ロシアと北朝鮮が主張する「クルスク奪還1年」を前に、プーチン大統領の最側近であるボロジン下院議長が25日、北朝鮮を訪問した。クルスク奪還1年を機に北朝鮮とロシアの接近が強まる中、来月9日のロシア戦勝記念日を前に、金正恩(キム・ジョンウン)総書記の訪ロの可能性も浮上している。朝ロの結束は、来月14、15日に予定される米中首脳会談を前に「ロシアが確固たる後ろ盾である」とのメッセージを米中双方に送る狙いがあるとみられている。

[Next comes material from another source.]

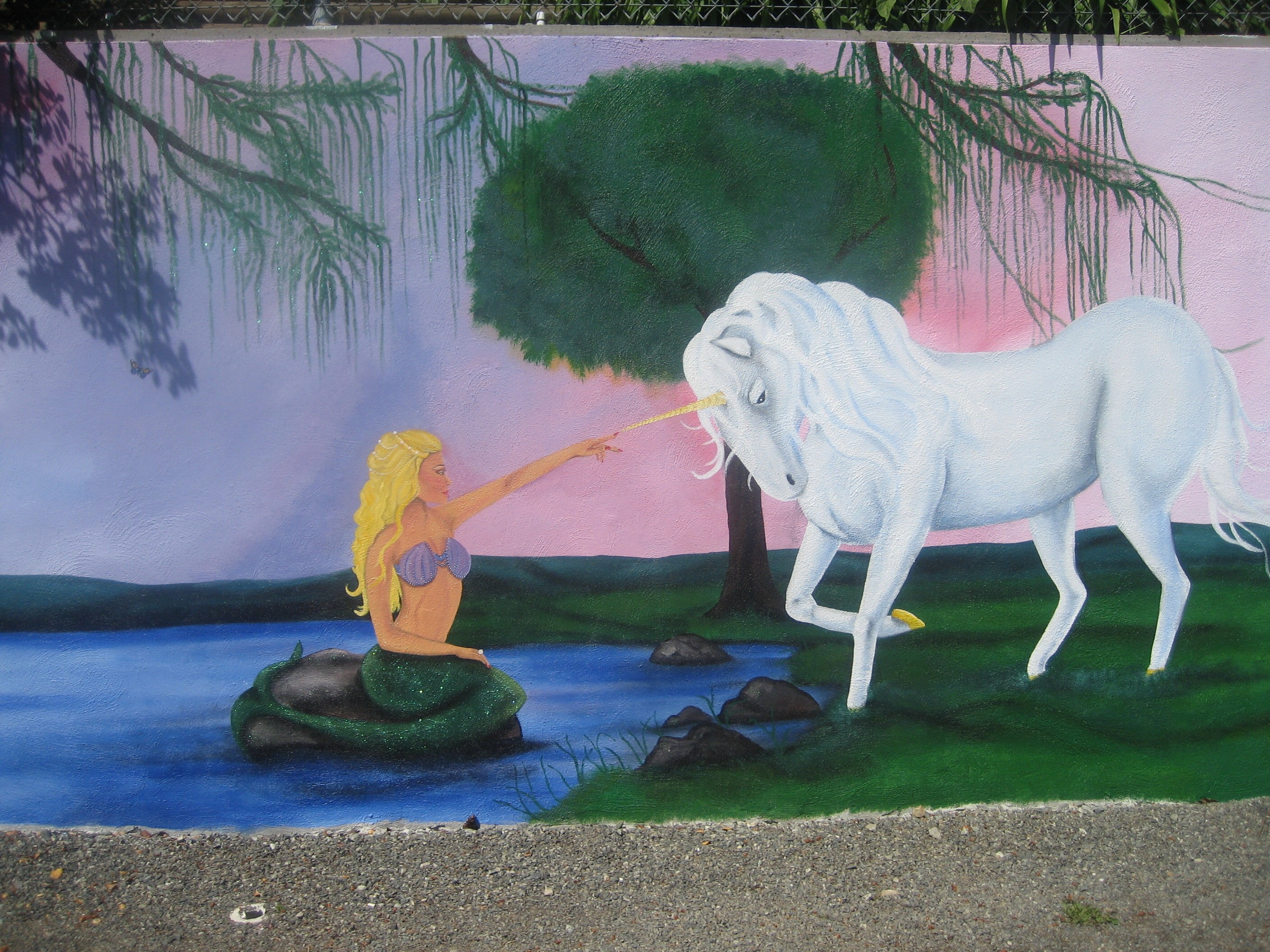 Dr spencer rose pedeatric office victoria bc fairy forest for Fairy forest mural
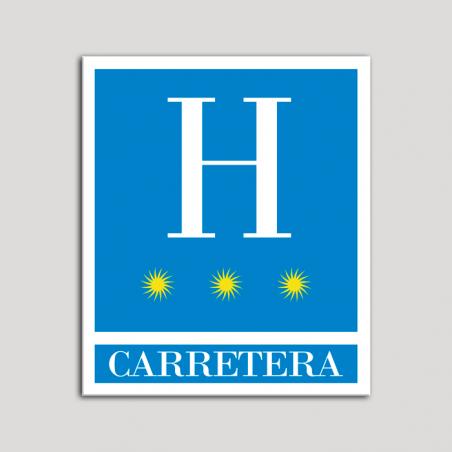 Placa distintivo Hoteles - Carretera - tres estrellas- Oro.Andalucía.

●「クルスク奪還1年」を機にプーチン氏の最側近が訪朝
26日、タス通信によると、ボロジン氏は同日、正恩氏を表敬訪問し、プーチン氏のあいさつと祝意を伝えるとともに、クルスク奪還に対する支援に謝意を示した。ボロジン氏は北朝鮮の最高人民会議と国防省の招待を受け、前日に公式代表団を率いて平壌(ピョンヤン)に到着した。北朝鮮の国会に相当する最高人民会議の趙甬元(チョ・ヨンウォン)常任委員長が空港で出迎えた。
今回のロシア代表団の訪朝は「クルスク奪還1年」を機に実現した。ロシア南西部のクルスクはロシア・ウクライナ戦争の最大激戦地の一つだ。ロシアは一時同地を奪われたが、昨年4月26日「完全に奪還した」と発表し、北朝鮮軍の派兵の事実を初めて明らかにした。北朝鮮も翌27日、「クルスク奪還作戦の勝利的終結」を宣言した。ボロジン氏らロシア代表団は、北朝鮮のクルスク派兵戦死者を追悼する「戦闘偉勲記念館」の竣工式に出席する予定だ。
ボロジン氏に先立ち、コズロフ天然資源環境相、ムラシュコ保健相、コロコリツェフ内相も訪朝した。コズロフ、ムラシュコ両氏は22日、元山葛麻(ウォンサン・カルマ)海岸観光地区で開かれた朝ロ親善病院の起工式に出席し、交流・協力強化に向けた実務協議を行った。コロコリツェフ氏も21日、方斗燮(パン・ドゥソプ)社会安全相と会談し、治安分野での協力を協議した。韓国統一部当局者は「ロシアの閣僚3人が同時に訪朝するのは異例で、朝ロの全方位的交流の一環だ」と述べた。
専門家らは、ロシア高官の訪朝と朝ロ協力の強化は米国や中国に対し相当の「外交メッセージ」になるとみている。梨花(イファ)女子大学の朴元坤(パク・ウォンゴン)教授は「正恩氏としてはロシアとの密接な血盟関係を内外に誇示する必要がある」とし、「今回のロシア要人らの訪朝はイラン戦争などで国際情勢が複雑化する中、朝ロ協力を固める象徴的意味を持つ」と述べた。
●ロシア戦勝記念日を機に正恩氏の訪ロの可能性が浮上
朝ロ接近の流れの中、来月9日のロシア戦勝記念日(第2次世界大戦戦勝記念日)を前に正恩氏の訪ロの可能性も浮上している。プーチン氏は2024年の訪朝や昨年9月の中国戦勝記念日を機に正恩氏と会談した際、ロシア訪問を要請したが、まだ正恩氏の答礼訪問は実現していない。
来月14、15日の米中首脳会談を前に正恩氏の訪ロが実現すれば、北東アジア情勢にも大きな影響が及ぶとみられる。中国の習近平国家主席の訪ロまで実現すれば、昨年9月の中国戦勝記念日に演出された中朝ロ首脳の「天安門楼閣連帯」が再現される可能性もある。韓国国家戦略研究院のトゥ・ジンホ・ユーラシアセンター長は「ロシアとしては多国間主義を拡散させ、結集を図る効果があるため、中国と北朝鮮首脳の訪ロを推進している」とし、「天安門連帯が再現されれば、多国間主義連帯の鮮明さを強調する契機となる」と指摘した。
一方、正恩氏は25日、「抗日パルチザン」朝鮮人民革命軍創建94周年に合わせて、人民軍西部地区の機械化歩兵師団傘下の連合部隊を訪れ、将兵を激励し、迫撃砲射撃競技を観覧した。